In the U.S. through the Rocky Mountains, there are closures to major travel interstates, affecting the Pacific Northwest, Northern California, Colorado, Nevada, and Utah. The storm, moving through the Eastern United States, has left thousands of people and businesses without power. On the Plains and the Central States, there is heavy snowfall as well as high winds. Starting in the south, there’s anticipation of another storm that will migrate northeast.
European Update
Two of our major carrier partners in Europe, CMA and MSC, have posted delays ranging from 10-18 days from scheduled versus actual sailing dates.

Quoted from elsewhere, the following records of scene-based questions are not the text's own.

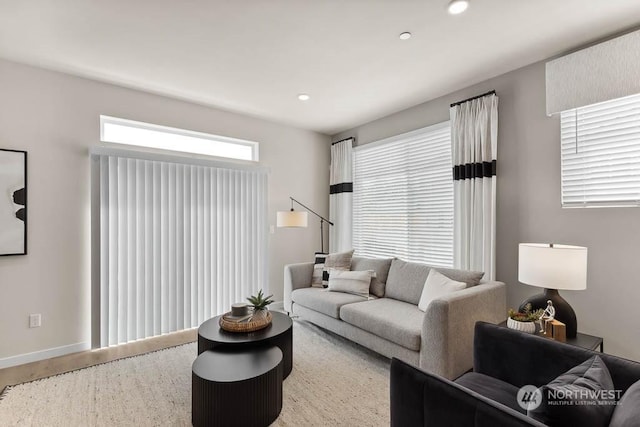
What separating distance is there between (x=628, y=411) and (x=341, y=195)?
3.96m

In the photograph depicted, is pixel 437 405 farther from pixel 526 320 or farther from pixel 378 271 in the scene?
pixel 378 271

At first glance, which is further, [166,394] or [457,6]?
[166,394]

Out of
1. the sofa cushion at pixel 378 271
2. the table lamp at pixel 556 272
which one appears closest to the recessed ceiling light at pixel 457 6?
the table lamp at pixel 556 272

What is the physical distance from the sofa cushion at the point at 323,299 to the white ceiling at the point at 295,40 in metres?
2.25

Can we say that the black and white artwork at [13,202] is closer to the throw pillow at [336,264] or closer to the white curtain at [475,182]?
the throw pillow at [336,264]

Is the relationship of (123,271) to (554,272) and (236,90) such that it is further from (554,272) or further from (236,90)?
(554,272)

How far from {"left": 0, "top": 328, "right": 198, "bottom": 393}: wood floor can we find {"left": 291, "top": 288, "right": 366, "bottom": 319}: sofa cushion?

There are three primary reasons for this: port congestion (everywhere), delays at major EU base ports and delayed returns from westbound voyages to the USEC and the Gulf.

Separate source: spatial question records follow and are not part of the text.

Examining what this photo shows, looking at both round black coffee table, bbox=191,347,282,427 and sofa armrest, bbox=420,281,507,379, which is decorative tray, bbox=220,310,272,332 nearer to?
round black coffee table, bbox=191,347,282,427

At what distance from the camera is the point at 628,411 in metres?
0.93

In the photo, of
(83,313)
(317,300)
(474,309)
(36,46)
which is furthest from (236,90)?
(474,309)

Vessels delayed in arrival with shipments from the United States translates into delayed delivery of European imports, leading to scarcity of equipment to load European exports. Again, from MSC and CMA, we are receiving mixed messages on container availability based on city, port and depot locations.
Fortunately, we are seeing reliable performance from Hapag Lloyd ex-Hamburg, but Bremerhaven remains a bottleneck for equipment.
What This Means
We have been thanking and continuing to thank our customers, our vendor partners and our employees for their hard work, creativity and focus. We pride ourselves here at TOC on finding and delivering solutions for customers and bringing our size, buying power and relationships to bear. All of those things have been needed—and tested—as we are looking at the first quarter of 2022.
Thankfully, we have identified opportunities for success and formulae that have worked and served us well—and we will continue to lean into those developed solutions to help our customers maintain continuity in their supply chains.